I looked up at my father before I answered. His eyes were bright, and there was a little flush in his face,—I hardly knew whether of pleasure or anger. I disengaged myself and went into the drawing-room, where I took from a cupboard in the wall an odd volume of Scarron's Roman comique. As I had to go through the house, I was absent some minutes. When I came back I found a stranger on the terrace. A young man in poor clothes, with a walking-stick, had come up from the avenue, and stood before my father, with his hat in his hand. At the farther end of the terrace was my aunt. She was sitting on the parapet, playing with a great black crow, which we kept in a cage in the dining-room window. I betook myself to my father's side with my book, and stood staring at our visitor. He was a dark-eyed, sunburnt young man, of about twenty-eight, of middle height, broad in the shoulders and short in the neck, with a slight lameness in one of his legs. He looked travel-stained and weary and pale. I remember there was something prepossessing in his being pale. I didn't know that the paleness came simply from his being horribly hungry.

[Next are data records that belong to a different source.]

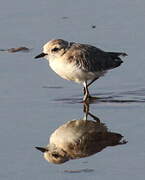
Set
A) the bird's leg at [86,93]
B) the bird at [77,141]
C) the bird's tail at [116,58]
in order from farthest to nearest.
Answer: the bird's tail at [116,58], the bird's leg at [86,93], the bird at [77,141]

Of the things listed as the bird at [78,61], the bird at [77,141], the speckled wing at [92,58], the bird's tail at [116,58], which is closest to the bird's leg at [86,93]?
the bird at [78,61]

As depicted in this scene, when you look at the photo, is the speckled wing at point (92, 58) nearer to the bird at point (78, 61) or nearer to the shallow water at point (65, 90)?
the bird at point (78, 61)

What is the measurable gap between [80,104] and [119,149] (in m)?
2.01

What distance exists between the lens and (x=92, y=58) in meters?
11.7

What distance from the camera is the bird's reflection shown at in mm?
9109

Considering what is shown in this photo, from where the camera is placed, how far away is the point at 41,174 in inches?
335

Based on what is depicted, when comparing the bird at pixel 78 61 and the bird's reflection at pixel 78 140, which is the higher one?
the bird at pixel 78 61

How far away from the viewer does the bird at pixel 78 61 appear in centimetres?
1145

"In view of these facts," he said, as I came up, "I have ventured to presume upon the good-will of M. le Baron."
My father sat back in his chair, with his legs apart and a hand on each knee and his waistcoat unbuttoned, as was usual after a meal. "Upon my word," he said, "I don't know what I can do for you. There's no place for you in my own household."

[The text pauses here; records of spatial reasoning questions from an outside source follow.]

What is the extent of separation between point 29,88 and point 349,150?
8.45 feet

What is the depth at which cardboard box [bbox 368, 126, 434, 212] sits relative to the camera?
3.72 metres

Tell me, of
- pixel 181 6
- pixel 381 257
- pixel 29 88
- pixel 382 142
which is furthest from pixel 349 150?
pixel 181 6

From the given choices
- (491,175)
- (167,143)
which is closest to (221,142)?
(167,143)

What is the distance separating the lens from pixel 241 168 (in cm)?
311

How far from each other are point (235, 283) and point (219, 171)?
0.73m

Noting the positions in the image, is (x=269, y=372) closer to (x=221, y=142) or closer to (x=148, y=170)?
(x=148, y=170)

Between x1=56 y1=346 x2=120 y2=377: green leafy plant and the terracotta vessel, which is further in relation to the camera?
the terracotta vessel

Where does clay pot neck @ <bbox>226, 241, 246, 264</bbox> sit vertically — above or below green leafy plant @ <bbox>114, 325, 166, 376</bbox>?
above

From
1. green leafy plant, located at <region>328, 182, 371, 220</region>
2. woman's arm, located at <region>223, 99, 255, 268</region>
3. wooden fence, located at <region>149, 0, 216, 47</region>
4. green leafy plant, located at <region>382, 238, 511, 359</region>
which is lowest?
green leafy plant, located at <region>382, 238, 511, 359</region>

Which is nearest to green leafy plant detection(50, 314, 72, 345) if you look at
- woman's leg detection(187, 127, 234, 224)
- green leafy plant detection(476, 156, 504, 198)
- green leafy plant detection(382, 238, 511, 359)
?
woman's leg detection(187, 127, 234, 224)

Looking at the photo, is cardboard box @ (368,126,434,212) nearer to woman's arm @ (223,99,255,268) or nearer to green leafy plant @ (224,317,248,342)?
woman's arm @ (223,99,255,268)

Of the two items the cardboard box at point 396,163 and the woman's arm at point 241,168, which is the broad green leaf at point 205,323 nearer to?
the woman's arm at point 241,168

The young man was silent a moment. "Has M. le Baron any children?" he asked, after a pause.
"I have my son whom you see here."
"May I inquire if M. le Chevalier is supplied with a preceptor?"
My father glanced down at me. "Indeed, he seems to be," he cried. "What have you got there?" And he took my book. "The little rascal has M. Scarron for a teacher. This is his preceptor!"
I blushed very hard, and the young man smiled. "Is that your only teacher?" he asked.